▶ MATERIAL SUPPLIED:
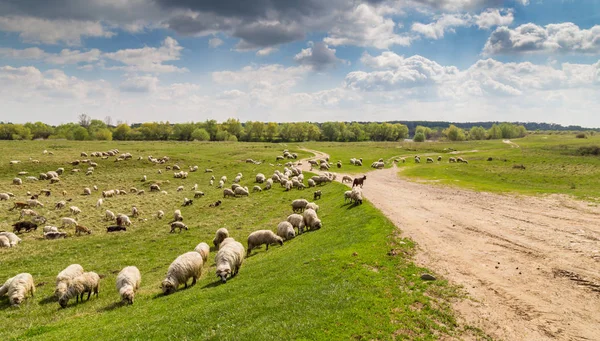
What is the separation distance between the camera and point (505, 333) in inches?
482

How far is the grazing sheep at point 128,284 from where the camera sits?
18016 millimetres

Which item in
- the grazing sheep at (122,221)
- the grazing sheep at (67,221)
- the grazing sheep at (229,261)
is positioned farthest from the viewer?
the grazing sheep at (122,221)

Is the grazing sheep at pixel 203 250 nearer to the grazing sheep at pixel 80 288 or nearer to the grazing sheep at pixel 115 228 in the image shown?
the grazing sheep at pixel 80 288

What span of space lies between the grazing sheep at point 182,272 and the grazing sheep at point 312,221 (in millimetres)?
11474

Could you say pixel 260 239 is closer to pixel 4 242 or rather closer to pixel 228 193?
pixel 4 242

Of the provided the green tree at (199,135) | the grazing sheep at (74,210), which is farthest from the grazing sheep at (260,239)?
the green tree at (199,135)

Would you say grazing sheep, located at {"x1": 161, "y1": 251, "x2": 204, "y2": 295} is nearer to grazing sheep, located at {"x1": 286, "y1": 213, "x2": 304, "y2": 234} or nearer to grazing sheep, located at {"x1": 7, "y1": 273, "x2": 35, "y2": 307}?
grazing sheep, located at {"x1": 7, "y1": 273, "x2": 35, "y2": 307}

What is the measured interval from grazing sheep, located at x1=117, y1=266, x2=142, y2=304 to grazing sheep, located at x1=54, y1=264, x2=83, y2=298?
3.03 metres

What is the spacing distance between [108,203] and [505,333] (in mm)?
48609

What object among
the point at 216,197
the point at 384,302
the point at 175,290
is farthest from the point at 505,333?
the point at 216,197

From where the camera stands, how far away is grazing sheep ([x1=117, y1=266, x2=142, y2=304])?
59.1 feet

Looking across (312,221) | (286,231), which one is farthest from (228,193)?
(286,231)

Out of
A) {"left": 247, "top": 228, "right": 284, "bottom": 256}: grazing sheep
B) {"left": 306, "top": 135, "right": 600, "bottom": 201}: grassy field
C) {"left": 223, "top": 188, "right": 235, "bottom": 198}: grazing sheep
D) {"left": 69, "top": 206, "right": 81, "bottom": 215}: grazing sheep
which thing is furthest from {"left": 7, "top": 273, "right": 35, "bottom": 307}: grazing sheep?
{"left": 306, "top": 135, "right": 600, "bottom": 201}: grassy field

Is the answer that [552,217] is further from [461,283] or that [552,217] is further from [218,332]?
[218,332]
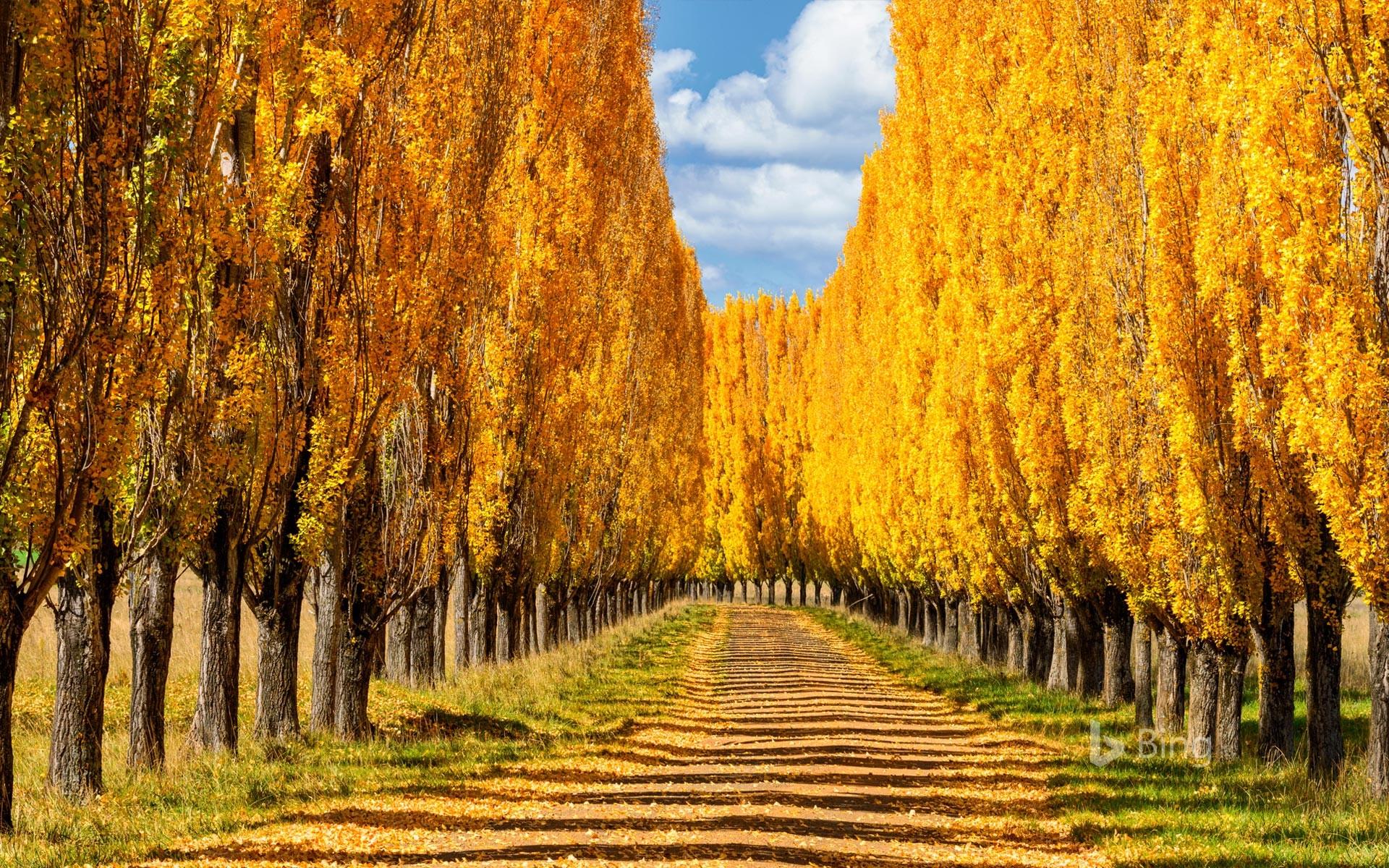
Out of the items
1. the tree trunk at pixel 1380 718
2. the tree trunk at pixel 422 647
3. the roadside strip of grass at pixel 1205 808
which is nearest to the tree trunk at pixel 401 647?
the tree trunk at pixel 422 647

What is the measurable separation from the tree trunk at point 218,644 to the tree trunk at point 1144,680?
11184 mm

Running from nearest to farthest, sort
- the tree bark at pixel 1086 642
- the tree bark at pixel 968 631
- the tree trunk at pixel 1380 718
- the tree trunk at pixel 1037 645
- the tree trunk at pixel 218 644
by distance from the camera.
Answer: the tree trunk at pixel 1380 718
the tree trunk at pixel 218 644
the tree bark at pixel 1086 642
the tree trunk at pixel 1037 645
the tree bark at pixel 968 631

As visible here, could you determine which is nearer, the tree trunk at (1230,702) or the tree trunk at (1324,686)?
the tree trunk at (1324,686)

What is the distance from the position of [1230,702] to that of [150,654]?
1105 cm

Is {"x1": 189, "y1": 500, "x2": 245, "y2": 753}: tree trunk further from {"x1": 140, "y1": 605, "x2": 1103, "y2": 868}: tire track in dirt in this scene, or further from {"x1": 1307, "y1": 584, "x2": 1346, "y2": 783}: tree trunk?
{"x1": 1307, "y1": 584, "x2": 1346, "y2": 783}: tree trunk

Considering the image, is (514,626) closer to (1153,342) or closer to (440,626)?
(440,626)

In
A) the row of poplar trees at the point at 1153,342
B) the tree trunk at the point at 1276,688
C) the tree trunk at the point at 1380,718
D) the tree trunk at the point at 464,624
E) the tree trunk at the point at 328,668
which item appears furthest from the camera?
the tree trunk at the point at 464,624

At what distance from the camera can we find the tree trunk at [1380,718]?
30.9ft

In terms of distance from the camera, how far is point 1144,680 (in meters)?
15.9

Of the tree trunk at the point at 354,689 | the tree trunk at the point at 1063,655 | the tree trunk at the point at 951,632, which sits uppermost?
the tree trunk at the point at 354,689

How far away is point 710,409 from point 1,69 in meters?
63.6

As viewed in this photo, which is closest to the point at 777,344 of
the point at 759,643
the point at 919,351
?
the point at 759,643

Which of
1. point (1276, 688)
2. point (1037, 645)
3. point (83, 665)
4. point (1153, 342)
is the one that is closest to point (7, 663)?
point (83, 665)

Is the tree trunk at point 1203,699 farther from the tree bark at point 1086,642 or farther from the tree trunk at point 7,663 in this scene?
the tree trunk at point 7,663
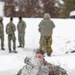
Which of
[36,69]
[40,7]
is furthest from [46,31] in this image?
[40,7]

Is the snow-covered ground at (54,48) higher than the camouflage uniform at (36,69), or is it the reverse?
the camouflage uniform at (36,69)

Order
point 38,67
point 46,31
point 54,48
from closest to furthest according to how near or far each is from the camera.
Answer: point 38,67
point 46,31
point 54,48

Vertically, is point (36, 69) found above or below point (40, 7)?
above

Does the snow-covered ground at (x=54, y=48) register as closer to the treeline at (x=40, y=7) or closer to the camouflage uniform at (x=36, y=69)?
the camouflage uniform at (x=36, y=69)

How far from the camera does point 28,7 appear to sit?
54.8 metres

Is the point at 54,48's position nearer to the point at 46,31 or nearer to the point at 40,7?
the point at 46,31

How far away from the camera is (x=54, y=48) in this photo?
83.4ft

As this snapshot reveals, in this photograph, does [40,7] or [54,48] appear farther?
[40,7]

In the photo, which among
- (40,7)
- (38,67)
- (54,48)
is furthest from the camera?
Result: (40,7)

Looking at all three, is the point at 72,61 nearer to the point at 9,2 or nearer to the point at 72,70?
the point at 72,70

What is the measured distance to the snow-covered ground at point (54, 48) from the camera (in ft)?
43.7

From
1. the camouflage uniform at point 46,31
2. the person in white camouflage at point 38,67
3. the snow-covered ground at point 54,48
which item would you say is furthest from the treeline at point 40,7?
the person in white camouflage at point 38,67

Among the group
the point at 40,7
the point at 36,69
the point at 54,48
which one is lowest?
the point at 54,48

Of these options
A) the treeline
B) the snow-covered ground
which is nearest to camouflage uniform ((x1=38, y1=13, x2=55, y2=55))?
the snow-covered ground
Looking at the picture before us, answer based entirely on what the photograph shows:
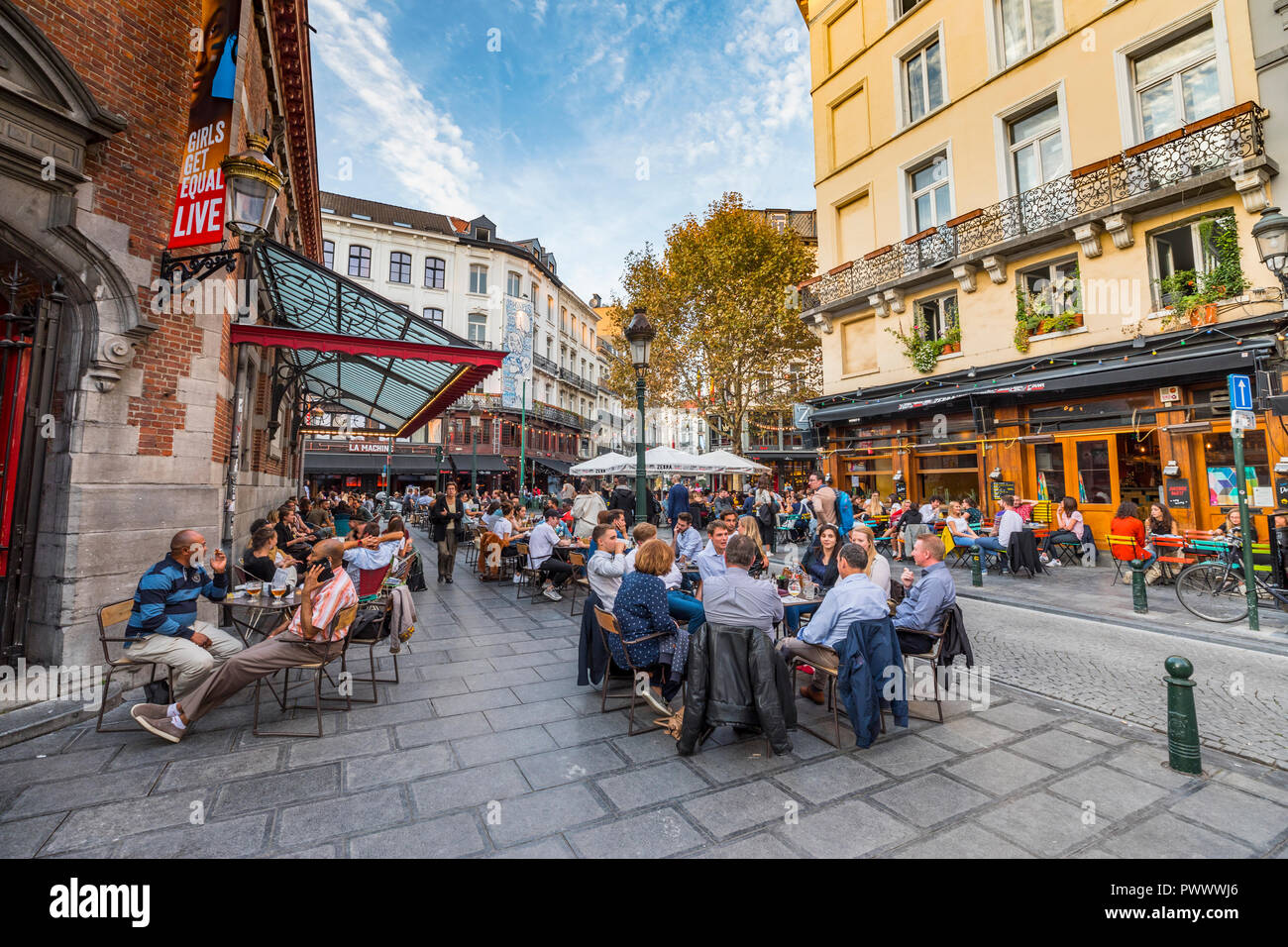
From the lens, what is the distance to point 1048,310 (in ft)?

▶ WRITTEN INSTRUCTION:
Could you reproduce the whole listing above word for word, omitting the pictures?

▶ SOLUTION FOR THIS TASK:
What is the separation distance between the camera and point (505, 333) in inches?
482

How far is the grazing sheep at point 128,284 from where the camera sits?
18016 millimetres

Which item in
- the grazing sheep at (122,221)
- the grazing sheep at (67,221)
- the grazing sheep at (229,261)
is positioned farthest from the viewer?
the grazing sheep at (122,221)

Is the grazing sheep at pixel 203 250 nearer to the grazing sheep at pixel 80 288 or nearer to the grazing sheep at pixel 115 228 in the image shown?
the grazing sheep at pixel 80 288

What span of space lies between the grazing sheep at point 182,272 and the grazing sheep at point 312,221 (in millimetres)?
11474

Could you say pixel 260 239 is closer to pixel 4 242 or rather closer to pixel 228 193?
pixel 4 242

Of the provided the green tree at (199,135) | the grazing sheep at (74,210), which is farthest from the grazing sheep at (260,239)?
the green tree at (199,135)

Would you say grazing sheep, located at {"x1": 161, "y1": 251, "x2": 204, "y2": 295} is nearer to grazing sheep, located at {"x1": 286, "y1": 213, "x2": 304, "y2": 234} or nearer to grazing sheep, located at {"x1": 7, "y1": 273, "x2": 35, "y2": 307}?
grazing sheep, located at {"x1": 7, "y1": 273, "x2": 35, "y2": 307}

What is the measured interval from grazing sheep, located at x1=117, y1=266, x2=142, y2=304 to grazing sheep, located at x1=54, y1=264, x2=83, y2=298?
3.03 metres

What is the spacing distance between [108,203] and [505,333] (in mm)?
48609

What object among
the point at 216,197
the point at 384,302
the point at 175,290
is farthest from the point at 505,333?
the point at 216,197

From where the camera stands, how far away is grazing sheep ([x1=117, y1=266, x2=142, y2=304])?
59.1 feet

Looking across (312,221) | (286,231), which one is farthest from (228,193)?
(286,231)

Out of
A) {"left": 247, "top": 228, "right": 284, "bottom": 256}: grazing sheep
B) {"left": 306, "top": 135, "right": 600, "bottom": 201}: grassy field
C) {"left": 223, "top": 188, "right": 235, "bottom": 198}: grazing sheep
D) {"left": 69, "top": 206, "right": 81, "bottom": 215}: grazing sheep
which thing is furthest from {"left": 7, "top": 273, "right": 35, "bottom": 307}: grazing sheep?
{"left": 306, "top": 135, "right": 600, "bottom": 201}: grassy field

Is the answer that [552,217] is further from [461,283] or that [552,217] is further from [218,332]?
[218,332]
Out of the items
1. the tree trunk at pixel 1380 718
2. the tree trunk at pixel 422 647
3. the roadside strip of grass at pixel 1205 808
which is nearest to the tree trunk at pixel 401 647?
the tree trunk at pixel 422 647

What is the measurable separation from the tree trunk at point 218,644 to the tree trunk at point 1144,680?
11184 mm

Running from nearest to farthest, sort
- the tree bark at pixel 1086 642
- the tree bark at pixel 968 631
- the tree trunk at pixel 1380 718
- the tree trunk at pixel 1037 645
- the tree trunk at pixel 218 644
by distance from the camera.
Answer: the tree trunk at pixel 1380 718
the tree trunk at pixel 218 644
the tree bark at pixel 1086 642
the tree trunk at pixel 1037 645
the tree bark at pixel 968 631

As visible here, could you determine which is nearer, the tree trunk at (1230,702) or the tree trunk at (1324,686)?
the tree trunk at (1324,686)

What is the distance from the position of [1230,702] to that of [150,654]?
1105 cm

Is {"x1": 189, "y1": 500, "x2": 245, "y2": 753}: tree trunk further from {"x1": 140, "y1": 605, "x2": 1103, "y2": 868}: tire track in dirt in this scene, or further from {"x1": 1307, "y1": 584, "x2": 1346, "y2": 783}: tree trunk?
{"x1": 1307, "y1": 584, "x2": 1346, "y2": 783}: tree trunk

Considering the image, is (514,626) closer to (1153,342) or closer to (440,626)?
(440,626)

In
A) the row of poplar trees at the point at 1153,342
B) the tree trunk at the point at 1276,688
C) the tree trunk at the point at 1380,718
D) the tree trunk at the point at 464,624
E) the tree trunk at the point at 328,668
which item appears furthest from the camera?
the tree trunk at the point at 464,624

At what distance from the camera can we find the tree trunk at [1380,718]?
30.9ft

In terms of distance from the camera, how far is point 1144,680 (in meters)?
15.9

Of the tree trunk at the point at 354,689 | the tree trunk at the point at 1063,655 | the tree trunk at the point at 951,632, which sits uppermost?
the tree trunk at the point at 354,689

How far away is point 710,409 from point 1,69 in meters?
63.6

As viewed in this photo, which is closest to the point at 777,344 of
the point at 759,643
the point at 919,351
?
the point at 759,643

Which of
1. point (1276, 688)
2. point (1037, 645)
3. point (83, 665)
4. point (1153, 342)
is the one that is closest to point (7, 663)?
point (83, 665)

Is the tree trunk at point 1203,699 farther from the tree bark at point 1086,642 or farther from the tree trunk at point 7,663 in this scene?
the tree trunk at point 7,663
Which of
[36,69]
[40,7]
is furthest from [46,31] in this image?
[40,7]

Is the snow-covered ground at (54,48) higher than the camouflage uniform at (36,69), or is it the reverse?
the camouflage uniform at (36,69)

Order
point 38,67
point 46,31
point 54,48
from closest to furthest according to how near or far each is from the camera.
Answer: point 38,67
point 46,31
point 54,48

Vertically, is point (36, 69) found above or below point (40, 7)?
above

Does the snow-covered ground at (x=54, y=48) register as closer to the treeline at (x=40, y=7) or closer to the camouflage uniform at (x=36, y=69)?
the camouflage uniform at (x=36, y=69)

How far from the camera does point 28,7 appear to sit?
54.8 metres

Is the point at 54,48's position nearer to the point at 46,31 or nearer to the point at 40,7?
the point at 46,31

How far away from the camera is (x=54, y=48) in this photo?
83.4ft

As this snapshot reveals, in this photograph, does [40,7] or [54,48] appear farther?
[40,7]

In the photo, which among
- (40,7)
- (38,67)
- (54,48)
is furthest from the camera?
Result: (40,7)

Looking at all three, is the point at 72,61 nearer to the point at 9,2 or nearer to the point at 72,70?
the point at 72,70

What is the measured distance to the snow-covered ground at point (54, 48) from the camera (in ft)?
43.7

From
1. the camouflage uniform at point 46,31
2. the person in white camouflage at point 38,67
3. the snow-covered ground at point 54,48
which item would you say is furthest from the treeline at point 40,7?
the person in white camouflage at point 38,67

Among the group
the point at 40,7
the point at 36,69
the point at 54,48
which one is lowest?
the point at 54,48

Of these options
A) the treeline
B) the snow-covered ground
which is nearest to camouflage uniform ((x1=38, y1=13, x2=55, y2=55))?
the snow-covered ground
Looking at the picture before us, answer based entirely on what the photograph shows:
From the lens, what is the distance to point 1048,310 (in ft)?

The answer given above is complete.